**Directive A**
According to the audio codec passage, what is the pre-echo effect?
**Directive B**
Transcribe part of the audio codec passage, beginning at the words "A general example" and stopping after "achieve efficient compression.".
**Directive C**
Summarize the audio codec passage in two sentences.

Codecs are often employed for compression/decompression of information such as audio and video data for efficient transmission over bandwidth-limited communication channels.
In particular, there is a high market need to transmit and store audio signals at low bit rates while maintaining high audio quality. For example, in cases where transmission resources or storage is limited low bit rate operation is an essential cost factor. This is typically the case, for example, in streaming and messaging applications in mobile communication systems.
A general example of an audio transmission system using audio encoding and decoding is schematically illustrated in
An audio signal can be considered quasi-stationary, i.e. stationary for short time periods. For example, a transform-based audio codec divides the signal into short time periods, frames, and relies on the quasi-stationarity to achieve efficient compression.
The audio signal may contain a number of rapid changes in frequency spectrum or amplitude, so called transients. It is desirable to detect these transients such that the audio codec can take proper actions to avoid the audible artifacts that transients may cause in for example transform-based audio codecs (for example the pre-echo effect; i.e. quantization noise spread in time).
For this reason a transient detector is used in connection with the audio codec. The transient detector analyzes the audio signal and is responsible for signaling detected transients to the encoder. There are transient detectors operating in the time-domain as well as transient detectors operating in the frequency-domain.

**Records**
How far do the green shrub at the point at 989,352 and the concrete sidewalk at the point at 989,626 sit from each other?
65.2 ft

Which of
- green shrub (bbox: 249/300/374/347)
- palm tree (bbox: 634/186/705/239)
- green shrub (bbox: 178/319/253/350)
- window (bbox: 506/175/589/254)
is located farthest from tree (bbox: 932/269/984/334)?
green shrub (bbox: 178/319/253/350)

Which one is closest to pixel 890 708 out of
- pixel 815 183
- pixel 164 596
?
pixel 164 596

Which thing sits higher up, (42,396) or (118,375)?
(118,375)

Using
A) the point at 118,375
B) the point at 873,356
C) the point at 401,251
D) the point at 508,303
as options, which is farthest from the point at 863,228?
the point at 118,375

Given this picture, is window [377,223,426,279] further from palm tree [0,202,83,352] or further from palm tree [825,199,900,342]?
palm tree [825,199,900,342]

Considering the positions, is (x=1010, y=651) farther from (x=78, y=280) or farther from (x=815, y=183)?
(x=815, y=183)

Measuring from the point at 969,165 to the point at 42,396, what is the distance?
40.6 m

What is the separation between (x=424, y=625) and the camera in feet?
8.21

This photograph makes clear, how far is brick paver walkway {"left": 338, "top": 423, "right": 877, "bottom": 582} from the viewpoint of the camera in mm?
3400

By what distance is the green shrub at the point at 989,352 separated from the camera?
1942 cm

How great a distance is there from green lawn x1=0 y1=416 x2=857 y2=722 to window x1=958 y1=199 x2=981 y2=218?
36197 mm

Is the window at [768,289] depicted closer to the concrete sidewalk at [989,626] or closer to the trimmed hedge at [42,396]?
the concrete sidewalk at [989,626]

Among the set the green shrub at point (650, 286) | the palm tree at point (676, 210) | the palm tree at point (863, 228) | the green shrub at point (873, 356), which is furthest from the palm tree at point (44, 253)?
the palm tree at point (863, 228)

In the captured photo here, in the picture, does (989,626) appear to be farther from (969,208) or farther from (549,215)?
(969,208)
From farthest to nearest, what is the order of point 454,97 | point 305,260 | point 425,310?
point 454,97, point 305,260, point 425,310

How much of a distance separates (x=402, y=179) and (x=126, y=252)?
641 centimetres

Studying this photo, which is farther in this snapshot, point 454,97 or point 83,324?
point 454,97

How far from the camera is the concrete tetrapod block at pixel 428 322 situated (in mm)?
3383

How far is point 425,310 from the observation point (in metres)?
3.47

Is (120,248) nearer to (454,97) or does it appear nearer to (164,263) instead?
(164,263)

**Finished answer A**
Quantization noise spread in time.

**Finished answer B**
A general example of an audio transmission system using audio encoding and decoding is schematically illustrated in
An audio signal can be considered quasi-stationary, i.e. stationary for short time periods. For example, a transform-based audio codec divides the signal into short time periods, frames, and relies on the quasi-stationarity to achieve efficient compression.

**Finished answer C**
Codecs compress and decompress audio and video data for efficient transmission, and there is a strong market need to send and store audio at low bit rates while keeping quality high. Because audio signals contain transients that can cause audible artifacts such as pre-echo, a transient detector working in the time or frequency domain analyzes the signal and signals detected transients to the encoder.